The mere fact that many of these situations are short term goals, short term fixes with an end date.
Transformations should be a lifestyle,not a short term transformation do you really want to lose weight and keep repeating that vicious cycle?!
Short term goals usually require extreme measures and extreme measures can NEVER be sustained.
Implementing a crash diet or an intense vigorous fitness program is a sure way to set yourself up to fail long term and ensure you give up very quickly,especially if you have gone from eating a poor diet high in calories with little to no training, to a crash diet low in calories and training intensely 6 days a week,chances are you will not be able t sustain such an extreme change.
You must think of your transformation as a life long journey and not a sprint.Why would you want to be in shape for a few weeks then go back to being out of shape for the greater majority of the year?
The road to personal health & fitness is your journey and yours alone. Others may walk it with you, encourage you, motivate you but nobody can walk it for you.So take the time to plan your journey carefully and with thought.
As diet plays the biggest role in a successful transformation,below are some of my diet tips so you don’t quit, they are ones that I implement for myself and are the same ones that all of my successful clients have incorporated into their own fitness journeys- so they work!
Diet tip 1 -Unrealistic goals, unrealistic expectations and aiming for perfection. First thing’s first, if you need to lose weight you must remember your weight gain did not happen overnight so you cannot expect your weight loss to happen overnight. I understand this may not be what you want to read but it is important.
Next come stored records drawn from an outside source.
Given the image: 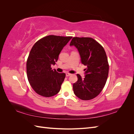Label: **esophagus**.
<instances>
[{
  "mask_svg": "<svg viewBox=\"0 0 134 134\" xmlns=\"http://www.w3.org/2000/svg\"><path fill=\"white\" fill-rule=\"evenodd\" d=\"M71 74H70V73H69V72H66V76H70Z\"/></svg>",
  "mask_w": 134,
  "mask_h": 134,
  "instance_id": "obj_1",
  "label": "esophagus"
}]
</instances>
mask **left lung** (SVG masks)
I'll use <instances>...</instances> for the list:
<instances>
[{
  "mask_svg": "<svg viewBox=\"0 0 134 134\" xmlns=\"http://www.w3.org/2000/svg\"><path fill=\"white\" fill-rule=\"evenodd\" d=\"M70 46L78 49L81 62L87 66L84 78L76 75L78 81L72 86L74 94L80 99H92L102 91L107 79L109 65L106 52L90 37H73Z\"/></svg>",
  "mask_w": 134,
  "mask_h": 134,
  "instance_id": "obj_1",
  "label": "left lung"
}]
</instances>
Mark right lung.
<instances>
[{
  "label": "right lung",
  "instance_id": "right-lung-1",
  "mask_svg": "<svg viewBox=\"0 0 134 134\" xmlns=\"http://www.w3.org/2000/svg\"><path fill=\"white\" fill-rule=\"evenodd\" d=\"M72 37L49 35L36 42L27 61V75L33 90L45 97L58 93L65 78V74L52 70V65L57 62L63 47Z\"/></svg>",
  "mask_w": 134,
  "mask_h": 134
}]
</instances>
Until you are prepared to give yourself at least the same amount of time to lose the weight as you did putting it on, every day will be a very difficult mental and physical battle for you and when your stress levels rise, when the body is stressed your cortisol levels are raised and when your cortisol levels are raised fat/weight loss pretty much STOP DEAD IN THEIR TRACKS
Diet tip 2. Set smaller goals. You should only be aiming to lose a maximum of two pounds per week in weight. This ensures that your weight loss is mainly body fat rather than muscle. At the start of any new diet weight loss can be high but this is mainly water weight at the beginning and will almost certainly slow down. So do not be disheartened, slow and steady is the best way to get in shape and stay in shape.
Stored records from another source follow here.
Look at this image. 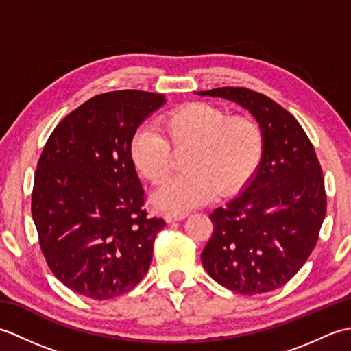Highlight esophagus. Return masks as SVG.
<instances>
[{
  "label": "esophagus",
  "mask_w": 351,
  "mask_h": 351,
  "mask_svg": "<svg viewBox=\"0 0 351 351\" xmlns=\"http://www.w3.org/2000/svg\"><path fill=\"white\" fill-rule=\"evenodd\" d=\"M185 217H187V214H185V213H182V214H178V213H166V215H164V220H166L167 223H173V221L184 220Z\"/></svg>",
  "instance_id": "34e87169"
}]
</instances>
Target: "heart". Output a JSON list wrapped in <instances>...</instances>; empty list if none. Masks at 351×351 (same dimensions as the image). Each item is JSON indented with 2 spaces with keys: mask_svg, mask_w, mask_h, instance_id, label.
<instances>
[{
  "mask_svg": "<svg viewBox=\"0 0 351 351\" xmlns=\"http://www.w3.org/2000/svg\"><path fill=\"white\" fill-rule=\"evenodd\" d=\"M160 134L140 128L131 141V160L147 181L158 185L171 175L175 156L185 175L154 193V204L171 213H187L214 197L240 191L259 166L264 136L255 119L229 116L210 102H190L158 121Z\"/></svg>",
  "mask_w": 351,
  "mask_h": 351,
  "instance_id": "obj_1",
  "label": "heart"
}]
</instances>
Diet tip 3– Slip ups happen! It’s a given. It’s human to slip up. Everybody does it. What is important is that you pick yourself up and get back on track. You may have read that a good body is 30% exercise and 70% diet. The truth is that a good body is 100% commitment and commitment can be difficult to sustain for many. But if you have already started, don’t give up. Anytime you feel like it, remember why you started. Success is not linear. You will take three steps forward, two back, five forward, maybe six back… whatever the case may be, only one rule holds true. You must keep going
Diet tip 4. Use the reduce and replace method. If you eat pizza every day or once a week, then cut down to half a pizza. If you have white bread every day, then replace it with wholemeal bread. If you have 3 sugars then reduce to 2, then 1 then none. Stop trying to do everything at once, you will almost certainly fail. Why do you think I give myself at least 16 weeks to get ready for one of my fitness competition’s? Getting into top shape is more a mental battle than a physical one and it is important for me to do the journey over time not just to look my best physically but to protect my mental well-being, remember what I have already mentioned about stress levels.
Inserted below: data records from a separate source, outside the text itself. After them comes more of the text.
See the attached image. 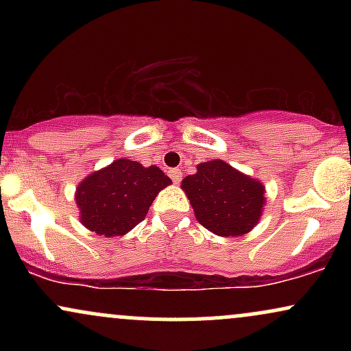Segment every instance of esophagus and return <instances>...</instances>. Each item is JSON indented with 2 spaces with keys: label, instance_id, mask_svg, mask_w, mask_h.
<instances>
[{
  "label": "esophagus",
  "instance_id": "esophagus-1",
  "mask_svg": "<svg viewBox=\"0 0 351 351\" xmlns=\"http://www.w3.org/2000/svg\"><path fill=\"white\" fill-rule=\"evenodd\" d=\"M170 178L173 180V183H180L181 171L176 170V168H173V170H170Z\"/></svg>",
  "mask_w": 351,
  "mask_h": 351
}]
</instances>
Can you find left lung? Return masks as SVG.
I'll list each match as a JSON object with an SVG mask.
<instances>
[{"mask_svg": "<svg viewBox=\"0 0 351 351\" xmlns=\"http://www.w3.org/2000/svg\"><path fill=\"white\" fill-rule=\"evenodd\" d=\"M196 219L213 234L237 237L259 223L265 206V186L224 160L199 163L195 175L181 181Z\"/></svg>", "mask_w": 351, "mask_h": 351, "instance_id": "left-lung-1", "label": "left lung"}]
</instances>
So there you have some valuable #diettips to get you started.Remember to set your goals in incremental levels,do not be too hard on yourself, stop worrying about those times you mess up your diet and focus on getting it right as much as you can. Be positive, things will always go wrong even with the best made plans but that doesn’t mean, the whole plan is or has to be a failure.
Learn from things when they go wrong, that’s the only way to progress and, often when things go wrong, in the long run they can be the best thing to happen to you.